Por Ana Carolina Barbosa – do Amazônia Plural
O Amazonas registrou 2.073 focos de queimadas, nos primeiros oito dias de outubro, número 37,9% maior que as 1.503 ocorrências registradas no mesmo período de 2022, apontam dados do Inpe (Instituto Nacional de Pesquisas espaciais). O maior volume registrado neste período, segundo a série histórica, ocorreu em 2009, com 2.409 focos.
Em setembro, o Estado registrou 6.991 focos de queimadas, o segundo maior volume para o período, nos últimos 25 anos. Ou seja: desde o início da série histórica, em 1998. O maior volume para o mês ocorreu em 2022, com 8659 ocorrências.

De 1o de janeiro a 8 de outubro, o Amazonas contabilizou 16.875 focos de queimadas, detectados a partir dos satélites de monitoramento do Inpe.
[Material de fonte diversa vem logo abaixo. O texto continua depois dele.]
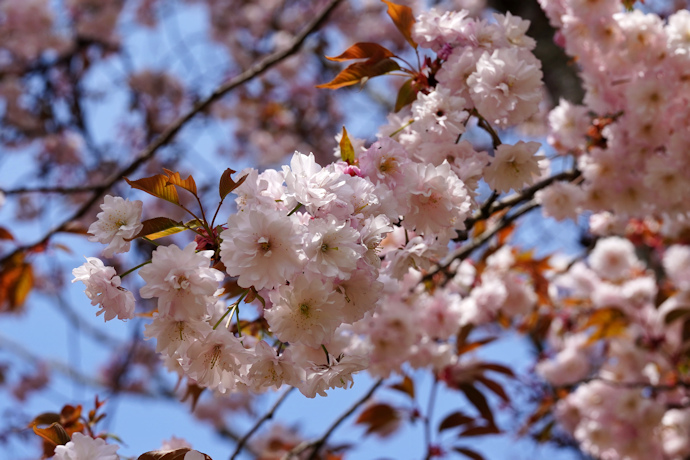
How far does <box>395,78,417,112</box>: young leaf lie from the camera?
1.12 m

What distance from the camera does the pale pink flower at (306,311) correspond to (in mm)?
749

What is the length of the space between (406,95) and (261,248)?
1.78ft

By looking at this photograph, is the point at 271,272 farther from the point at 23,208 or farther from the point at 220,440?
the point at 220,440

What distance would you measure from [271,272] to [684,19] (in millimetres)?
1242

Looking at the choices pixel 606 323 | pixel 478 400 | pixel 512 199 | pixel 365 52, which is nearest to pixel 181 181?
pixel 365 52

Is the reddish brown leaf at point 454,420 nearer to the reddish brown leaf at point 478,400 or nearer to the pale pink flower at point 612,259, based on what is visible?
the reddish brown leaf at point 478,400

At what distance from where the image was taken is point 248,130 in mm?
5379

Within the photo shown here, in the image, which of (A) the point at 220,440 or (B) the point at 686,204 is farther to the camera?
(A) the point at 220,440

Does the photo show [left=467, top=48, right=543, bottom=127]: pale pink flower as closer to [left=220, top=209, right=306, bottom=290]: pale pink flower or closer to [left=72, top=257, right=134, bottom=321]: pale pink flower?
[left=220, top=209, right=306, bottom=290]: pale pink flower

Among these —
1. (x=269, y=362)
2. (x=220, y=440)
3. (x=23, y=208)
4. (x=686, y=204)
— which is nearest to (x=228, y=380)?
(x=269, y=362)

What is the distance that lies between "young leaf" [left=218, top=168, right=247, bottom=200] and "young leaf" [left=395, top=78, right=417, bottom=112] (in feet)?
1.45

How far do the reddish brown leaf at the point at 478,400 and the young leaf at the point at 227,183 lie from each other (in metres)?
1.41

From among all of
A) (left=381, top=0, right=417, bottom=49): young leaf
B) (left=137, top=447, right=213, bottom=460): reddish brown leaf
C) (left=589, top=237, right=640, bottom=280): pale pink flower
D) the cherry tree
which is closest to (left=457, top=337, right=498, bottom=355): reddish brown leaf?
the cherry tree

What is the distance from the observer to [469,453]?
6.37ft
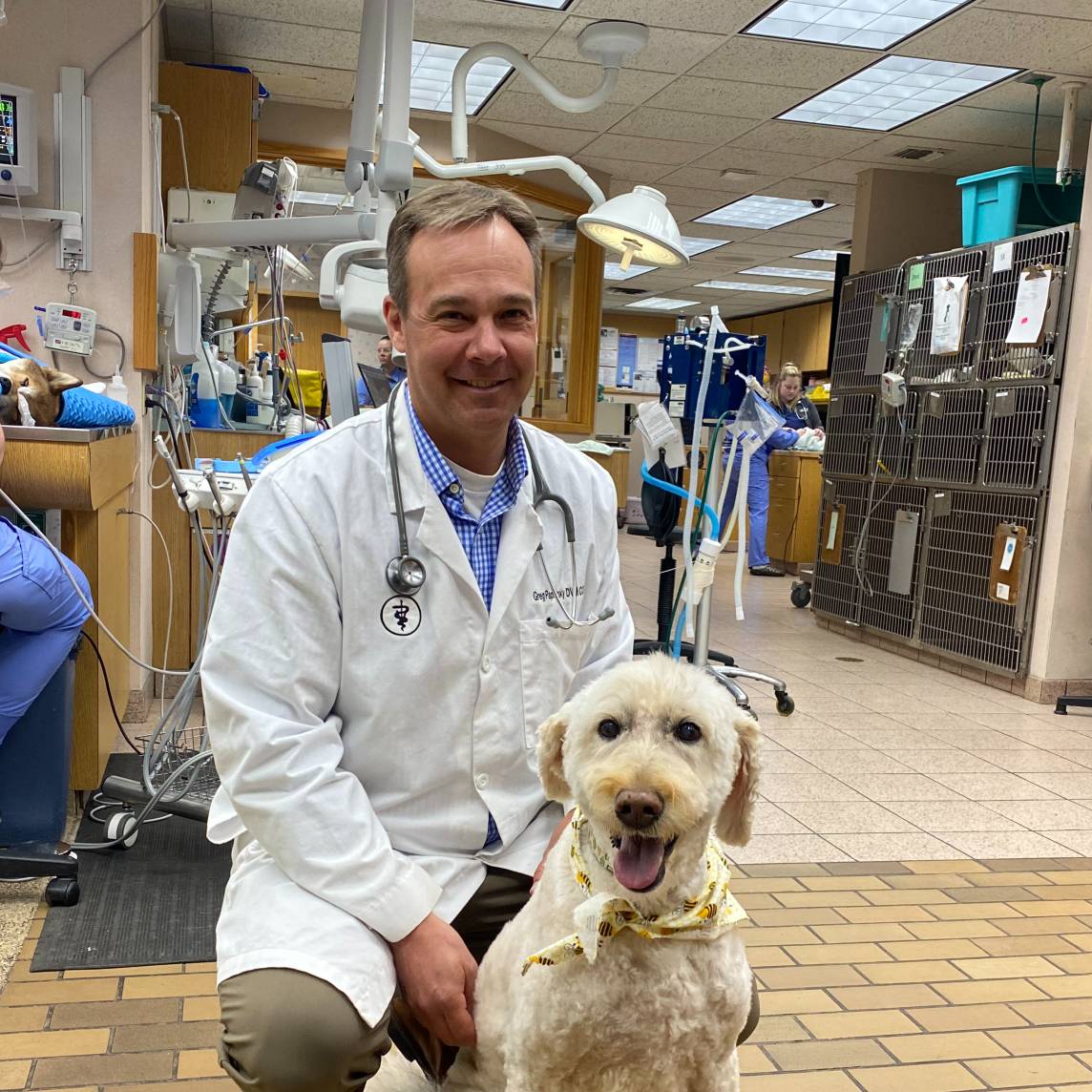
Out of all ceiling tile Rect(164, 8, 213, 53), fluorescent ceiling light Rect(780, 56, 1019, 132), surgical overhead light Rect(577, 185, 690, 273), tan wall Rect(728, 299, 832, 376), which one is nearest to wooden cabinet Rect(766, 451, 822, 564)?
fluorescent ceiling light Rect(780, 56, 1019, 132)

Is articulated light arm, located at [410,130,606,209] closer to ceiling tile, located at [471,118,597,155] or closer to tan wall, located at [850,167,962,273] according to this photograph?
ceiling tile, located at [471,118,597,155]

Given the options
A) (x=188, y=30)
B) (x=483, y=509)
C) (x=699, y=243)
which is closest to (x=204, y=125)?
(x=188, y=30)

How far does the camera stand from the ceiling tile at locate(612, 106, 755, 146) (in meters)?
6.02

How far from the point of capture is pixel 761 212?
28.0 ft

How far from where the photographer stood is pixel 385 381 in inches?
128

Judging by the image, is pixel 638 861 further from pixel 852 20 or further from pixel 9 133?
pixel 852 20

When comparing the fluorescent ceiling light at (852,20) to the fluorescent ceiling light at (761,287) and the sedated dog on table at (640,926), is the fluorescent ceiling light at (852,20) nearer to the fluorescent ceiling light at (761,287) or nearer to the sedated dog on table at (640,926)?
the sedated dog on table at (640,926)

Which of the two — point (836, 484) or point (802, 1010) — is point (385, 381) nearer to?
point (802, 1010)

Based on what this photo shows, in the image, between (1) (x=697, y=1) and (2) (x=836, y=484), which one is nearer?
(1) (x=697, y=1)

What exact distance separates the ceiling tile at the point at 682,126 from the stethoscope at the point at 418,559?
5.04 meters

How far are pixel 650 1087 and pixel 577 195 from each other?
707 cm

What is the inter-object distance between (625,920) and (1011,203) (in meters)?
4.96

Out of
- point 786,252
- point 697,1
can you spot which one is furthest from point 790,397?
point 697,1

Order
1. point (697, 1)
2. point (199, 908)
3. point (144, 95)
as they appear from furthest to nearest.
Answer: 1. point (697, 1)
2. point (144, 95)
3. point (199, 908)
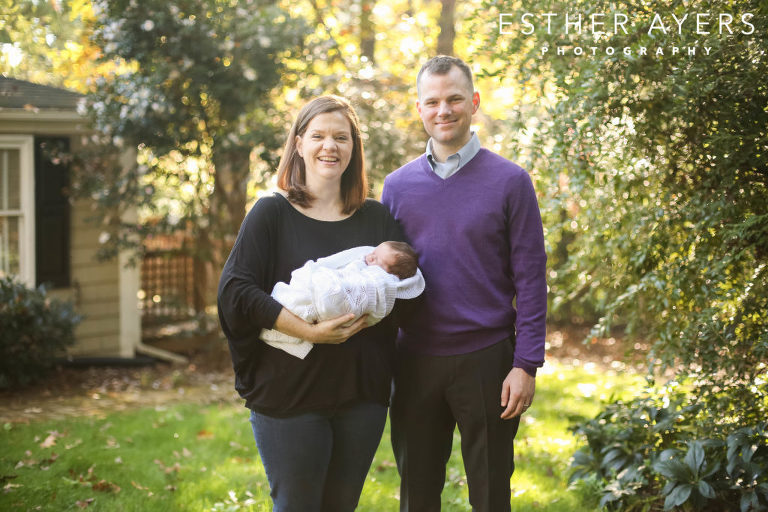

O número parcial já é o segundo maior em 25 anos, perdendo apenas para 2022 que, de janeiro a dezembro, somou 21.217 focos.
Apesar disso, no acumulado do ano, os focos ocorridos no Estado representam 13% a menos que os registros de 2022, de 1 de janeiro a 8 de outubro, o quais totalizaram 13.390, à época.
Amazônia
Já a Amazônia contabilizou, de acordo com o Inpe, 64.413 focos de queimada, 30% a menos que os 92.778 registrados ano passado. Somados todos os biomas brasileiros, o número é elevado para 122.817, ou, 22% a menos que no ano anterior.